- **Problem to work on**: According to the SQL Server post below on finding duplicate rows, why does selecting with DISTINCT not help with the example table?

Archive

Archive for the ‘Common Table Expressions’ Category

SQL Server – Identifying unique and duplicate rows in a table

August 11, 2011 4 comments

Finding duplicate rows in a table can be done easily by using ROW_NUMBER() function. You can number each similar rows by using PARTITION BY clause.

For example, consider the below table:

EmployeeID  FirstName      MiddleName     LastName

———– ———-     ———–    ———

1           Ken            J              Sánchez

2           Terri          Lee            Duffy

3           Gail           A              Erickson

4           Ken            J              Sánchez

5           Terri          Lee            Duffy

6           Gail           A              Erickson

 

(6 row(s) affected)

Selecting using DISTINCT does not help here, as we have an identity column [EmployeeID] which id unique for all rows. To find duplicates here we need to compare only common columns [FirstName], [MiddleName] and [LastName]. We can partition data based on these columns for row numbering as below:

SELECT      EmployeeID, FirstName, MiddleName, LastName,

            ROW_NUMBER() OVER

            (PARTITION BY FirstName, MiddleName, LastName

             ORDER BY EmployeeID)

            AS 'Row Number'

FROM        dbo.Table_Employees

Result Set:

EmployeeID  FirstName      MiddleName     LastName     Row Number

———– ———-     ———–    ———    ———–

3           Gail           A              Erickson     1

6           Gail           A              Erickson     2

1           Ken            J              Sánchez      1

4           Ken            J              Sánchez      2

2           Terri          Lee            Duffy        1

5           Terri          Lee            Duffy        2

 

(6 row(s) affected)

Now we have both unique and duplicate rows from dbo.Table_Employees. All rows with [Row Number] = 1 are unique, and all other rows are duplicate rows. Still we cannot identify that if a row is duplicate, which is a corresponding unique row for the same (except by looking at it :) , which may not be feasible if there are a large number of rows).

- **Records**:
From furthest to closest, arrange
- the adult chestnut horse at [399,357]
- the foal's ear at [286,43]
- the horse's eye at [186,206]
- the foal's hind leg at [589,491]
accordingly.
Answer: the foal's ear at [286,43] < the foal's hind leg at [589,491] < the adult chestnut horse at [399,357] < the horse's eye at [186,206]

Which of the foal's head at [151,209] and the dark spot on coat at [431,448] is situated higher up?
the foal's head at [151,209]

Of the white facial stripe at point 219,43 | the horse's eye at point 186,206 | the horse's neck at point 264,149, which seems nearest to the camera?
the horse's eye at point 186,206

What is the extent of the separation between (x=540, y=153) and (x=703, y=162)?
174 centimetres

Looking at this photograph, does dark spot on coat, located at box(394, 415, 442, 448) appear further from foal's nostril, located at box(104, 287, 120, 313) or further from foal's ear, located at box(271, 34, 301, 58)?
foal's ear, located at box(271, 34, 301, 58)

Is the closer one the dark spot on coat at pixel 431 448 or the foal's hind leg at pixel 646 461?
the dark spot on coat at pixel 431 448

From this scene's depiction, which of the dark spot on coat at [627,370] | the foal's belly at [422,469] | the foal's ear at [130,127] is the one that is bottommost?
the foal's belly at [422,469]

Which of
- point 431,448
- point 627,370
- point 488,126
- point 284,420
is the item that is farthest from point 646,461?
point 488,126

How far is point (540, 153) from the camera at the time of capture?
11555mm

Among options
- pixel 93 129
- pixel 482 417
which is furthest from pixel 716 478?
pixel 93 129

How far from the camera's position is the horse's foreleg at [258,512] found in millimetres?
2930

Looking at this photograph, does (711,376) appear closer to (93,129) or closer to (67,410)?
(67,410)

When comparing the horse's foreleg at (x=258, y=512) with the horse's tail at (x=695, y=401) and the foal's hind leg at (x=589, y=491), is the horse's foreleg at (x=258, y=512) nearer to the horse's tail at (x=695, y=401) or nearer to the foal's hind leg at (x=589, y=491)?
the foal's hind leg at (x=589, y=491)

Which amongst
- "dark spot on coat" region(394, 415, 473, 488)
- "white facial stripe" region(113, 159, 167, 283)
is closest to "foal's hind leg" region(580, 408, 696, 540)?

- **Solution for this task**: The identity column [EmployeeID] is unique for every row.